Material shown:
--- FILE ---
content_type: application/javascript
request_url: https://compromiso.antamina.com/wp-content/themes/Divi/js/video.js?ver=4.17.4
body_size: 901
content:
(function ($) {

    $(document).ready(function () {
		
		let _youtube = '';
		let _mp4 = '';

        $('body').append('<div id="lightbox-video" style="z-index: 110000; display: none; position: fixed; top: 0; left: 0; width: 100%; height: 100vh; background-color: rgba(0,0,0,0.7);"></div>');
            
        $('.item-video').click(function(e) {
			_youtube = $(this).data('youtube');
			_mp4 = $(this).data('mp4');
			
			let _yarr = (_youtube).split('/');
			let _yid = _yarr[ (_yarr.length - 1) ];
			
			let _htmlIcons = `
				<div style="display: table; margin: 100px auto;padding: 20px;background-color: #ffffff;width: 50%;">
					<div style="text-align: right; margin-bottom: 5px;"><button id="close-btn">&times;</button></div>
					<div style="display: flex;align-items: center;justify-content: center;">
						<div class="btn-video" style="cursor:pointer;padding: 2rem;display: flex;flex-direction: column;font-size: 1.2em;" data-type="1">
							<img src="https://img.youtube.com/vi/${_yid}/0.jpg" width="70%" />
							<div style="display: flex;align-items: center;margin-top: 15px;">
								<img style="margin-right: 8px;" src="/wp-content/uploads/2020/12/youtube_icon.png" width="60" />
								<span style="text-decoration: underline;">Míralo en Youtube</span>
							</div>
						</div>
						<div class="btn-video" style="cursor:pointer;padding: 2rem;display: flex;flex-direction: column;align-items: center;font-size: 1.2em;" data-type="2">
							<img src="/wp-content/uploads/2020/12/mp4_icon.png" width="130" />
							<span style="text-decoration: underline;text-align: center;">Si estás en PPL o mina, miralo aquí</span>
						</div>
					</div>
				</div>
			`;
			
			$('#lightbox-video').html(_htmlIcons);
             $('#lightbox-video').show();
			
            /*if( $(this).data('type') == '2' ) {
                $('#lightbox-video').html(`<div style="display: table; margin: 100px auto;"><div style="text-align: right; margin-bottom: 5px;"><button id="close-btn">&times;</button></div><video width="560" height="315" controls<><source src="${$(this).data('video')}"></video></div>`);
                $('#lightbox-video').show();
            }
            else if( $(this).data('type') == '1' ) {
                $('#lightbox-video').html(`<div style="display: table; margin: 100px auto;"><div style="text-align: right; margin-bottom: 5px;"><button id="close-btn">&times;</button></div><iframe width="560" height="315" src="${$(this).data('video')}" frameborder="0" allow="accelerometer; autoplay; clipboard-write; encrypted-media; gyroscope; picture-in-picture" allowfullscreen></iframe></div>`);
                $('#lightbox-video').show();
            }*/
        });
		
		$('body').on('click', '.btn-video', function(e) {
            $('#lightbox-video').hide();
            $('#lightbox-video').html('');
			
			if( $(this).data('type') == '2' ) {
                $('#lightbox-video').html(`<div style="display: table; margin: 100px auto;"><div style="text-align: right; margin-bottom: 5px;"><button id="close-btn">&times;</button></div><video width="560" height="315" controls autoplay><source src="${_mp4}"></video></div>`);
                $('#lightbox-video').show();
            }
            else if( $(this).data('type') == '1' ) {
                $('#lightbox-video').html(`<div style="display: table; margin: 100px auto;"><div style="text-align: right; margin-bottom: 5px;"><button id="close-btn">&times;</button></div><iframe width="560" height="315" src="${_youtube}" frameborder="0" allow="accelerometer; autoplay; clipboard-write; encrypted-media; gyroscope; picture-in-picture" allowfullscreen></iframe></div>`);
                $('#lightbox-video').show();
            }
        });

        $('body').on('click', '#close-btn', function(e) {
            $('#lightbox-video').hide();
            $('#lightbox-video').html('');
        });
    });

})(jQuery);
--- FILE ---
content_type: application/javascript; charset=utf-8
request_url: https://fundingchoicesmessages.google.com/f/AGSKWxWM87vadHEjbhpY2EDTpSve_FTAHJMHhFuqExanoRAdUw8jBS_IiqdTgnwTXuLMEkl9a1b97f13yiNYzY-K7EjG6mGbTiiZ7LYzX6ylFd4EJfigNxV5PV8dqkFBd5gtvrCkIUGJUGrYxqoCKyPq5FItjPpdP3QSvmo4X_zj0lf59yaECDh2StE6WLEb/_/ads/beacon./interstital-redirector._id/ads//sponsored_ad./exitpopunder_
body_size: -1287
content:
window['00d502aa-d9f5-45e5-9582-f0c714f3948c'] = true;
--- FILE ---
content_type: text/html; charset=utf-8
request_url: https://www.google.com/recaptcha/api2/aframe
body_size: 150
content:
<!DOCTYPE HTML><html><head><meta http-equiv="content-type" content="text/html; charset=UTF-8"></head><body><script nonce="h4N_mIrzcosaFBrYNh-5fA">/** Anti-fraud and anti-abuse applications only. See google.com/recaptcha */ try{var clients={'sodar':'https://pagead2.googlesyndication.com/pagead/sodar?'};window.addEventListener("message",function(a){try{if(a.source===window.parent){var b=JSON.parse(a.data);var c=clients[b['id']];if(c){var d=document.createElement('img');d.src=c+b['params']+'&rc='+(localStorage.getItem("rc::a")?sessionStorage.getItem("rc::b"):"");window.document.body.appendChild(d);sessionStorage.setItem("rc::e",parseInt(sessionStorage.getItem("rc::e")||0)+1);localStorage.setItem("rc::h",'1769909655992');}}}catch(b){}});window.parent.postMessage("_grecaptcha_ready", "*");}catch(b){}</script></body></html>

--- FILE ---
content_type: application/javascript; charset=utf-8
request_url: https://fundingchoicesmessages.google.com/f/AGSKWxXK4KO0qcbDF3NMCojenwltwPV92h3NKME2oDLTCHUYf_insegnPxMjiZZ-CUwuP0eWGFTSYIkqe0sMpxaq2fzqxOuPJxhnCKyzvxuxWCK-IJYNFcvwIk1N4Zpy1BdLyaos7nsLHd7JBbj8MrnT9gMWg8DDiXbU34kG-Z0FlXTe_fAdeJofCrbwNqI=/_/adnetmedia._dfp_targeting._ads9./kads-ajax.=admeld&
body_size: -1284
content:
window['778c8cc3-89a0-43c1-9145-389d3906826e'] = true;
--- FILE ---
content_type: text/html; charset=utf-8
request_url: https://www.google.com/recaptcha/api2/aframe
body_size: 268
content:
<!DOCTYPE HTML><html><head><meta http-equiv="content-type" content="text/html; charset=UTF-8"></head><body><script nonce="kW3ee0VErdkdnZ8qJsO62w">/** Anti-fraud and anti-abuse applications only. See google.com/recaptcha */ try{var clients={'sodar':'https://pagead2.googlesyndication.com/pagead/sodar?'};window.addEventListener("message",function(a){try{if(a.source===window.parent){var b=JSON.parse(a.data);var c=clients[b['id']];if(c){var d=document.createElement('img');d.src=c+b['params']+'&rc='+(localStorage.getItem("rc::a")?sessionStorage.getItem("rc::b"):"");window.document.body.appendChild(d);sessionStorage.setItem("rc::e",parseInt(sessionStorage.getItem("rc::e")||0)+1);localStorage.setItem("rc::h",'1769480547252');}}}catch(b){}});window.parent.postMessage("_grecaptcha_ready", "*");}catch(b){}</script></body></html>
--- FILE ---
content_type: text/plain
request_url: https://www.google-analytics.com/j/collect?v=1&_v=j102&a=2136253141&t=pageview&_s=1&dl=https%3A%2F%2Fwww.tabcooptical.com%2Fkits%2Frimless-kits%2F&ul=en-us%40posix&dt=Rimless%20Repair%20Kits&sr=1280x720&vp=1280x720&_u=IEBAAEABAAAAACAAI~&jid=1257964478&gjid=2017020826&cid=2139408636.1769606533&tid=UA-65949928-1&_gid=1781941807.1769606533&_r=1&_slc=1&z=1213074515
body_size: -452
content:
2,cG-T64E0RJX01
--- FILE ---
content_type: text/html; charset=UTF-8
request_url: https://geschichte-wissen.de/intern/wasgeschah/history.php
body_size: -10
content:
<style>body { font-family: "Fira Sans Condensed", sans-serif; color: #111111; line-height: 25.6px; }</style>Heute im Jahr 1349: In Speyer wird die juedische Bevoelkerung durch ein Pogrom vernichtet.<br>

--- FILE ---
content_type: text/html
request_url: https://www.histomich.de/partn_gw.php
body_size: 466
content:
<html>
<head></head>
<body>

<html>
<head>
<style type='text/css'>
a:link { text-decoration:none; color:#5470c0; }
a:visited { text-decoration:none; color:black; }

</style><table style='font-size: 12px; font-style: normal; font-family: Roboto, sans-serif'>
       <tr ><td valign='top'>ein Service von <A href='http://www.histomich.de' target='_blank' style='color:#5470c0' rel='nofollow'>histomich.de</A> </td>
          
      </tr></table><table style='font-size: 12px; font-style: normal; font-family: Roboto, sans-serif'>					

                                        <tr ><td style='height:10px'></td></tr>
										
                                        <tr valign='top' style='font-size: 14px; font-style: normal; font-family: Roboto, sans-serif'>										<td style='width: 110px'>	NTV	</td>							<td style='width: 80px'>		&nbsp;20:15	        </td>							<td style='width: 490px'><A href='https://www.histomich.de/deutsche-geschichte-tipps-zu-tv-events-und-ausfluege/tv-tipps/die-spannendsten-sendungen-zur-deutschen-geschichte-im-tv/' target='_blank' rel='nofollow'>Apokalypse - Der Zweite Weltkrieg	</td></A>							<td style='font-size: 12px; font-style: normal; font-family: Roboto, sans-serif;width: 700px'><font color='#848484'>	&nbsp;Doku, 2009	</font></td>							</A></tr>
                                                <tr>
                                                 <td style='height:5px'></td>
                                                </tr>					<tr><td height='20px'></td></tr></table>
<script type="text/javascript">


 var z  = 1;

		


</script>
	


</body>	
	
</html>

Exercise:
Report each line above containing the string "underline".

Task solution:
								<span style="text-decoration: underline;">Míralo en Youtube</span>
							<span style="text-decoration: underline;text-align: center;">Si estás en PPL o mina, miralo aquí</span>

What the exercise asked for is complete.